Problems with searching using regular expressions

166 views
Skip to first unread message

Yury Dubinsky

unread,
Feb 28, 2024, 11:00:15 PM2/28/24
to scite-interest
Hello, Neil,
I found a few problems with regular expression searches in Scite when I was trying to quickly bookmark and remove all the blank lines in a file. (There's nothing special about the file, but I've attached it for convenience.) I am talking about the following expressions: empty and blank lines - ^$ ,^\s*$ and just demos: ^.*$ , ,$ , ^
Here are the facts found.
1. Applies to Scite starting from 4.05.
  • " Find Next" does not work with ^$ , ^.*$ $ , after the first found occurrence.
  •  With ^\s*$ "Find Next" works for blank lines, but stops at the empty line (*$). See attached screenshot 1. Find Next stopped on line 3.
  •  For all the expressions mentioned, Scite can "Bookmark All", however there is another problem mentioned in item 3.
2. Applies to Scite older than 4.05. "Find Next" works well with all of the expressions above except ^. Here, "Find Next" works on empty strings (^$), but does not work after non-empty strings.
3. Affects any version of Scite, problem with "Bookmark All" using one of the expressions above. Scite does not bookmark all the required lines. See attached screenshots 2 and 3. (My intention was to bookmark all empty lines using ^$ in the attached file.) The behaviour is strange. For example, when we scroll to the bottom of an attached file and call "bookmark all" with ^$, the top lines will not be marked. The number of lines with bookmarks depends on the scroll position when calling “Bookmark All”. (It is possible to bookmark all the lines. We need to scroll through the file and use the command again and again. But this requires a lot of attention.)
I don't thing this issue is a priority. There are often many other editors around. But I use SciTE on remote servers where the software installation policy is very strict. Then I only have Scite.
I've never looked into Scite's implementation of regular expressions. Before looking, I would like to check with you.
Thanks,
 Yury
Screenshot3.png
copy-output-count1.txt
Screenshot1.png
Screenshot2.png

Neil Hodgson

unread,
Feb 29, 2024, 4:36:01 PM2/29/24
to scite-interest
Hi Yury,
> • " Find Next" does not work with ^$ , ^.*$ , $ , ^ after the first found occurrence.

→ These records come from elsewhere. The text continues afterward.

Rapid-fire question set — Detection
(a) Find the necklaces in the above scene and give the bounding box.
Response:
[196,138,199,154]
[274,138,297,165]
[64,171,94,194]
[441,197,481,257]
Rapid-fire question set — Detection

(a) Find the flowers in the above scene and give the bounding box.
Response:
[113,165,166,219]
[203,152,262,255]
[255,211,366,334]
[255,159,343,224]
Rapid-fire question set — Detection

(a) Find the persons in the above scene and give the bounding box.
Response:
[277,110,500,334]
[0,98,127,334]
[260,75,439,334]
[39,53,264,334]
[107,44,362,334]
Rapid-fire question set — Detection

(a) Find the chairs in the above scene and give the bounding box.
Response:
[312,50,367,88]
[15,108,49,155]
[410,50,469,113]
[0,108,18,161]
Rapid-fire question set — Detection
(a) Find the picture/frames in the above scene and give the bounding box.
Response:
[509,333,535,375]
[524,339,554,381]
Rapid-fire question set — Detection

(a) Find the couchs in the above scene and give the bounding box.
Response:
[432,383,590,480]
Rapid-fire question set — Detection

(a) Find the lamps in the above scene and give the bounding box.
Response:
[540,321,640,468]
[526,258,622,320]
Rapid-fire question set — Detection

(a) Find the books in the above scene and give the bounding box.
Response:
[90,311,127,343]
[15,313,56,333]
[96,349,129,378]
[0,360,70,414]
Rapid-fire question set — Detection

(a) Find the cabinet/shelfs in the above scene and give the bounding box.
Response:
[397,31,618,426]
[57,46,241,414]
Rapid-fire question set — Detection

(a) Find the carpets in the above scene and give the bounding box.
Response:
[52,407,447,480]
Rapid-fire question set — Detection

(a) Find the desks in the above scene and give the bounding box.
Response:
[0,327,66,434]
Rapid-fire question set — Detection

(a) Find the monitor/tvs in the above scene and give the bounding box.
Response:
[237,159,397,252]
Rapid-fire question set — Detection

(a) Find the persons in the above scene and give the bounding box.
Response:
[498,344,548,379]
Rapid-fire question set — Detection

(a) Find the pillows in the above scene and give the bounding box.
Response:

This isn't about regular expressions matching, its about handling empty matches where SciTE's behaviour is poor.

When there is a simple caret (empty selection) at the start of a non-empty line, then searching for ^. should find and select the first character. So SciTE asks the regular expression code to search from the end of the selection (in this case the caret) to the end of file and returns start-of-line extending for 1 character.

If you try the same thing for ^$ when at the start of an empty line, the regular expression code returns start-of-line extending for 0 characters which is also a valid response. It can't treat an empty match as wrong since that is precisely what you are seeking.

Code sometimes tries to break out of this issue by advancing the start of search by 1 which can lead to more problems. I think earlier versions of SciTE tried something like this and it caused worse problems.

Neil

Neil Hodgson

unread,
Mar 3, 2024, 4:56:06 PM3/3/24
to scite-interest
Some regular expression libraries have a flag for not matching the empty string at start which could be a direction here.


  PCRE_NOTEMPTY
An empty string is not considered to be a valid match if this option is set. If there are alternatives in the pattern, they are tried. If all the alternatives match the empty string, the entire match fails. For example, if the pattern
  a?b?
is applied to a string not beginning with "a" or "b", it matches an empty string at the start of the subject. With PCRE_NOTEMPTY set, this match is not valid, so PCRE searches further into the string for occurrences of "a" or "b".

  PCRE_NOTEMPTY_ATSTART
This is like PCRE_NOTEMPTY, except that an empty string match that is not at the start of the subject is permitted. If the pattern is anchored, such a match can occur only if the pattern contains \K.

   Neil

Neil Hodgson

unread,
Mar 5, 2024, 2:05:20 AM3/5/24
to scite-interest
Yury:
3. Affects any version of Scite, problem with "Bookmark All" using one of the expressions above. Scite does not bookmark all the required lines. See attached screenshots 2 and 3. (My intention was to bookmark all empty lines using ^$ in the attached file.) The behaviour is strange. For example, when we scroll to the bottom of an attached file and call "bookmark all" with ^$, the top lines will not be marked. The number of lines with bookmarks depends on the scroll position when calling “Bookmark All”. (It is possible to bookmark all the lines. We need to scroll through the file and use the command again and again. But this requires a lot of attention.)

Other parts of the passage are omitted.